One that trusts our good Father when He tells us not to fear because He's with us in the struggle. Because He knows our struggle and faced it for us. And because He's our advocate now as we wrestle with the many challenges this world throws at us.


I believe burdens get heavier with age. The longer we live, the more pain we experience and see all around the world and in our own lives. And the more we see, the more we expect to experience. And it's in this expectation that anxiety lives. At least for me. It's no wonder to me anymore why age hasn't cured my fears.

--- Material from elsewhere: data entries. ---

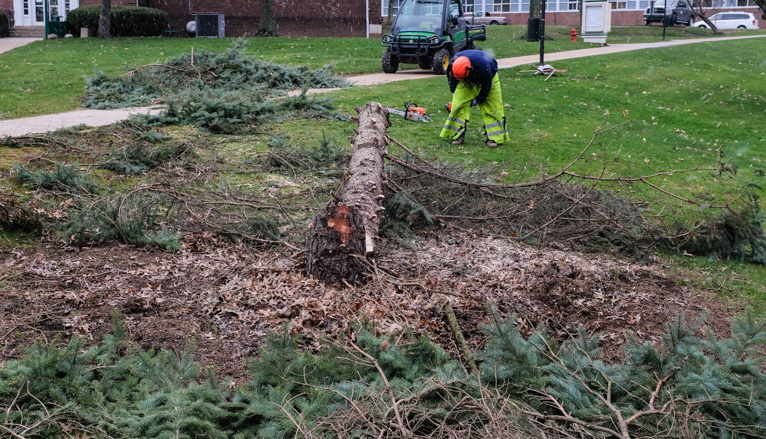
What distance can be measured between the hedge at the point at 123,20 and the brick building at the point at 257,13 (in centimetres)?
178

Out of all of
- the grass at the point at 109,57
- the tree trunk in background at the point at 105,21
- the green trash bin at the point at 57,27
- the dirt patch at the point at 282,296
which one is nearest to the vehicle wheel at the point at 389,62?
the grass at the point at 109,57

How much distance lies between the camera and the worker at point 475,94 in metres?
10.7

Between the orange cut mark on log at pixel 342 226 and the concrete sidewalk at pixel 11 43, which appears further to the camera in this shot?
the concrete sidewalk at pixel 11 43

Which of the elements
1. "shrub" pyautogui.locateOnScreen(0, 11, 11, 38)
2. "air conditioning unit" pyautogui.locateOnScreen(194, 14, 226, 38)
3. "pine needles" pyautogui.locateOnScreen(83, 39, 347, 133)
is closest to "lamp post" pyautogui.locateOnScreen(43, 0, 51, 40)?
"shrub" pyautogui.locateOnScreen(0, 11, 11, 38)

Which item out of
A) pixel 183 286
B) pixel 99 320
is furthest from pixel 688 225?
pixel 99 320

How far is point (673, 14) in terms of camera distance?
46219mm

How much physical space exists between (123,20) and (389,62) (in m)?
15.2

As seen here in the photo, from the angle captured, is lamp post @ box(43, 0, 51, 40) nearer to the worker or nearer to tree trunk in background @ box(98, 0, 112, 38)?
tree trunk in background @ box(98, 0, 112, 38)

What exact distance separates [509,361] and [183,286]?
2821 mm

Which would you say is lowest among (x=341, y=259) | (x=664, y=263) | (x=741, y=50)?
(x=664, y=263)

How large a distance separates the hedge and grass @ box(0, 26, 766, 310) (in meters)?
2.87

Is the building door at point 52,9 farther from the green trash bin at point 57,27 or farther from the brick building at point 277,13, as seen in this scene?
the green trash bin at point 57,27

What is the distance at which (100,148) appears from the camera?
376 inches

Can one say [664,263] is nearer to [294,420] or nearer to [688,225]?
[688,225]
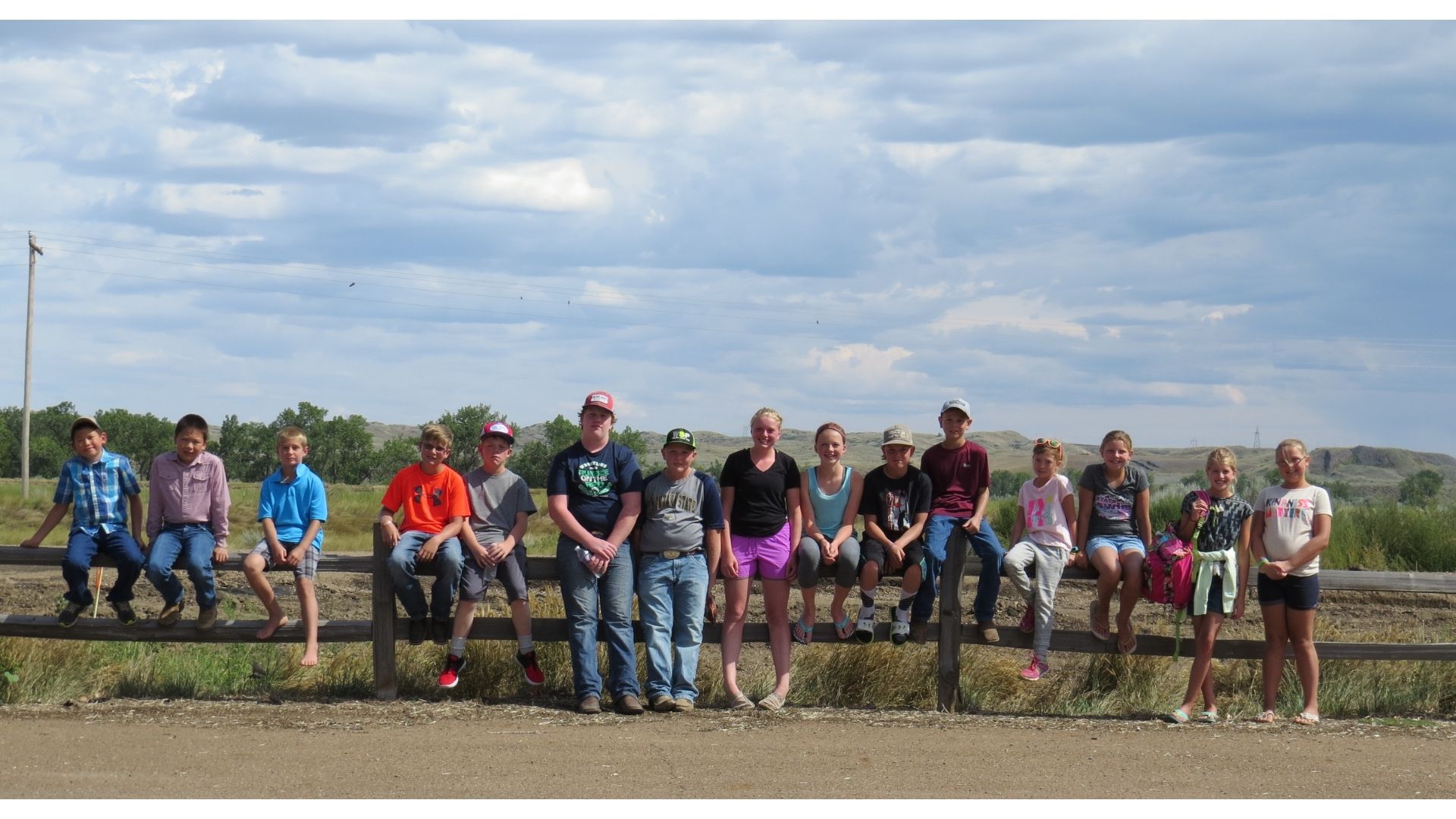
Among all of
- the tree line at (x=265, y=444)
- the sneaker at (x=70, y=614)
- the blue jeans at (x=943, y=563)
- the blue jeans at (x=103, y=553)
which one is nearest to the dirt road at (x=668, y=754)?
the sneaker at (x=70, y=614)

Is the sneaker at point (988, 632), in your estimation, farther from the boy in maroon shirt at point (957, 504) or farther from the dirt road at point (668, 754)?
the dirt road at point (668, 754)

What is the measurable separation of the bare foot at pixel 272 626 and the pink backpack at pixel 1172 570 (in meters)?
5.43

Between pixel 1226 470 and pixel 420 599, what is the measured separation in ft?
16.6

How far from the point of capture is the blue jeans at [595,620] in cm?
818

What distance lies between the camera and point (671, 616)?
8.27 meters

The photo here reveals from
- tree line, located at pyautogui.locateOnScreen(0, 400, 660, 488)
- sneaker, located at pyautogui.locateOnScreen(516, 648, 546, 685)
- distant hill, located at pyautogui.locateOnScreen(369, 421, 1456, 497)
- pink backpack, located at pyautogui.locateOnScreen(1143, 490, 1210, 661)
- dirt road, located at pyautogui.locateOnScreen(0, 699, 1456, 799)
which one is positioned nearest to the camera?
dirt road, located at pyautogui.locateOnScreen(0, 699, 1456, 799)

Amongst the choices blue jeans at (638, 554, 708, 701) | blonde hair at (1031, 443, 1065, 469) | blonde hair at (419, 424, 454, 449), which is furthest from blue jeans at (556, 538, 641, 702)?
blonde hair at (1031, 443, 1065, 469)

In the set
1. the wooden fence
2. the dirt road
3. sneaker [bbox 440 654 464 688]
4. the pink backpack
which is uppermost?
the pink backpack

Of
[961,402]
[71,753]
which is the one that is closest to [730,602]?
[961,402]

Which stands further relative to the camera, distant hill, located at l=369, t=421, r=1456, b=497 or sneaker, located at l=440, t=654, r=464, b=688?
distant hill, located at l=369, t=421, r=1456, b=497

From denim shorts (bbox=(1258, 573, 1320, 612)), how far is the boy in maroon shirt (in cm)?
158

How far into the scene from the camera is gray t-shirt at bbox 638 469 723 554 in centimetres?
820

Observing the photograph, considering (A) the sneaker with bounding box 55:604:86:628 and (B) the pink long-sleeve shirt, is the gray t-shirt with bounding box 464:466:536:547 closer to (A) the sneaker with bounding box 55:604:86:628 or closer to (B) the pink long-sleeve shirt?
(B) the pink long-sleeve shirt

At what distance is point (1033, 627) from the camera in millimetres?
8438
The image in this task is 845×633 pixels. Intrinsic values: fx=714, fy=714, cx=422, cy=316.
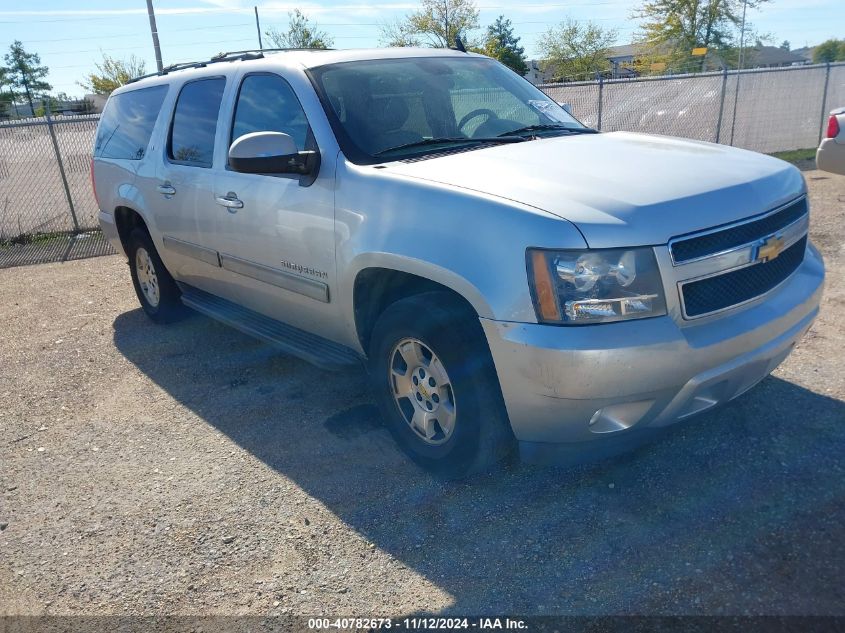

I've seen too much. Like Jesus in the garden I am constantly asking that the Lord take my (very small in comparison) affliction cup away from me. In fact, I plead with Him to take affliction cups away from me that He hasn't even given me yet. Because I'm all too aware of the many afflictions looming at any given moment. It's exhausting.


If there is anything getting older has taught me it's that two things can exist internally at the same time. Fear and comfort, Distress and trust, Anxiety and joy. In Christ we don't suffer with fear, distress and anxiety alone. We suffer with a greater hope.


Truth be told, I'm in the fight every day. Maybe you are too. But thanks be to God who does not reject us in our weakness. As Esther Liu says about the heart of God, "He is pleased to accept in Christ that which is sincere, even if it is very imperfect...he does not despise that which is offered in sincerity even if it bears the marks of weakness."The Lord does not strike us when we are down, but instead reaches His nail stricken hands low to pull us up and take us into His embrace. In our heart-pounding confusion there He sits like a good Father at our side and tells us not to be afraid.

.

When I said, “My foot is slipping,”your unfailing love, Lord, supported me. When anxiety was great within me, your consolation brought me joy. ~ Psalm 94:18-19








A note from the writer: This is the first of a three part series I'm doing on a Christian response to the undesirable experiences and feelings that comes with being a human in a broken world. In this series I'll be discussing Anxiety, Grief and Trauma. In no way will these writing's be a scholarly comprehensive work but more of a christian response on some of the hot-button and buzzy topics that are very real to all of us. These writing's endeavour to be devotional and written about from my own experience and through the lense of Scripture. I plan to handle with care.